Variational AutoEncoders

Variational autoencoder was proposed in 2013 by Knigma and Welling at Google and Qualcomm. A variational autoencoder (VAE) provides a probabilistic manner for describing an observation in latent space. Thus, rather than building an encoder that outputs a single value to describe each latent state attribute, we’ll formulate our encoder to describe a probability distribution for each latent attribute.

It has many applications such as data compression, synthetic data creation etc.


Autoencoders are a type of neural network that learns the data encodings from the dataset in an unsupervised way. It basically contains two parts: the first one is an encoder which is similar to the convolution neural network except for the last layer.
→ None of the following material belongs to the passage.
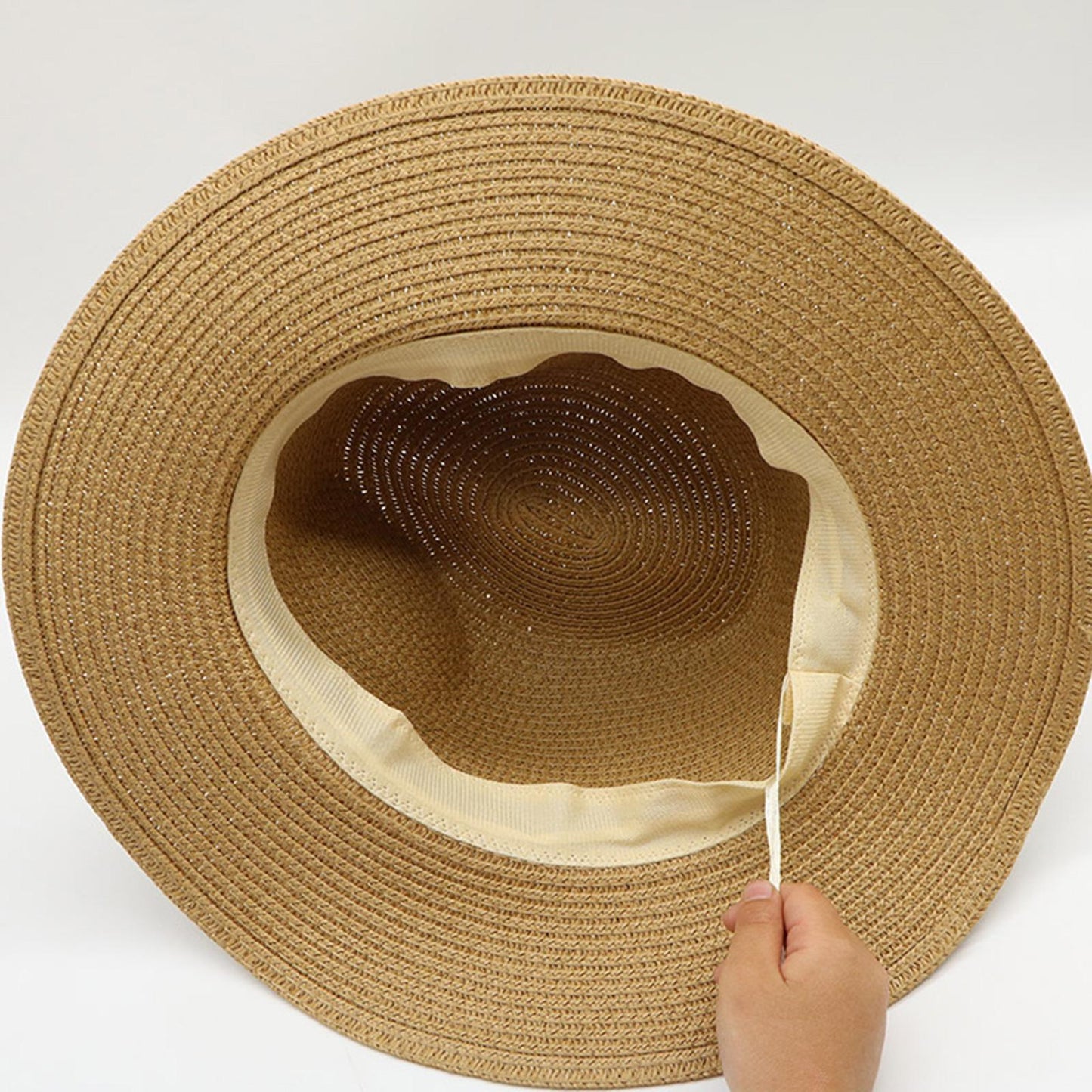 Effortlessly Elegant Garment with a Timeless Design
The aim of the encoder to learn efficient data encoding from the dataset and pass it into a bottleneck architecture. The other part of the autoencoder is a decoder that uses latent space in the bottleneck layer to regenerate the images similar to the dataset. These results backpropagate from the neural network in the form of the loss function.
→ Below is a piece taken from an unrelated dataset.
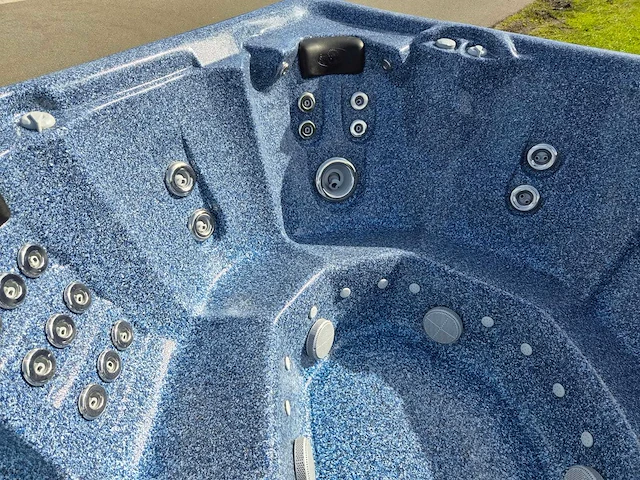 Fonteyn spas 7 persoons jacuzzi en buitenspa - afbeelding 21 van  33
Variational autoencoder is different from autoencoder in a way such that it provides a statistic manner for describing the samples of the dataset in latent space. Therefore, in variational autoencoder, the encoder outputs a probability distribution in the bottleneck layer instead of a single output value.
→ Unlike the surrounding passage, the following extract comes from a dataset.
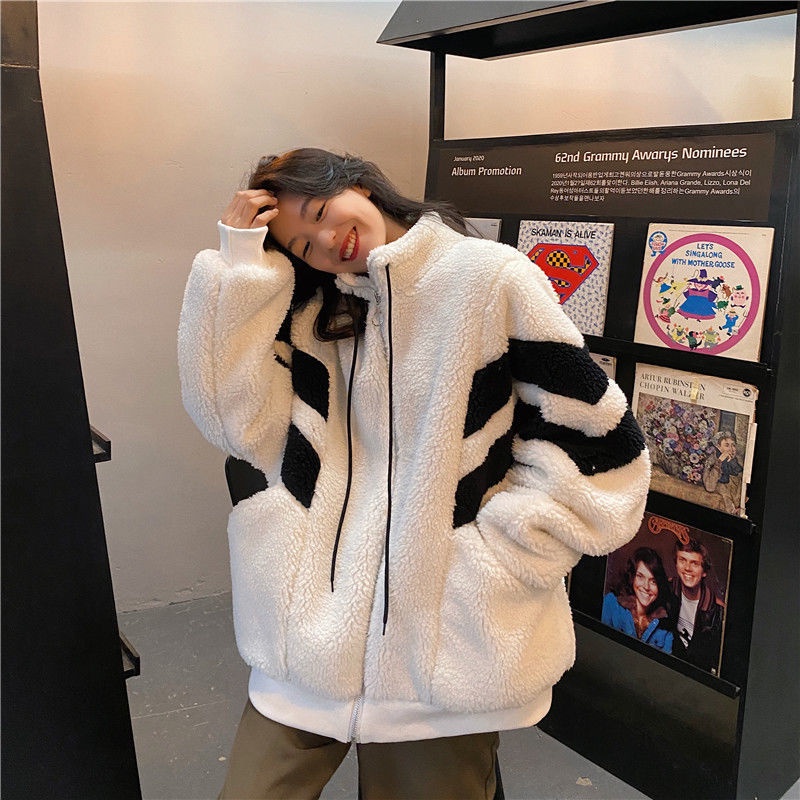 Áo khoác len lông cừu tay dài dáng rộng kẻ sọc màu đen thời trang cho nữ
Mathematics behind variational autoencoder:

Variational autoencoder uses KL-divergence as its loss function, the goal of this is to minimize the difference between a supposed distribution and original distribution of dataset.

Suppose we have a distribution z and we want to generate the observation x from it. In other words, we want to calculate

p\left( {z|x} \right)

We can do it by following way:

p\left( {z|x} \right) = \frac{{p\left( {x|z} \right)p\left( z \right)}}{{p\left( x \right)}}

But, the calculation of p(x) can be quite difficult

p\left( x \right) = \int {p\left( {x|z} \right)p\left(z\right)dz}

This usually makes it an intractable distribution. Hence, we need to approximate p(z|x) to q(z|x) to make it a tractable distribution. To better approximate p(z|x) to q(z|x), we will minimize the KL-divergence loss which calculates how similar two distributions are:

\min KL\left( {q\left( {z|x} \right)||p\left( {z|x} \right)} \right)

By simplifying, the above minimization problem is equivalent to the following maximization problem :

{E_{q\left( {z|x} \right)}}\log p\left( {x|z} \right) - KL\left( {q\left( {z|x} \right)||p\left( z \right)} \right)

The first term represents the reconstruction likelihood and the other term ensures that our learned distribution q is similar to the true prior distribution p.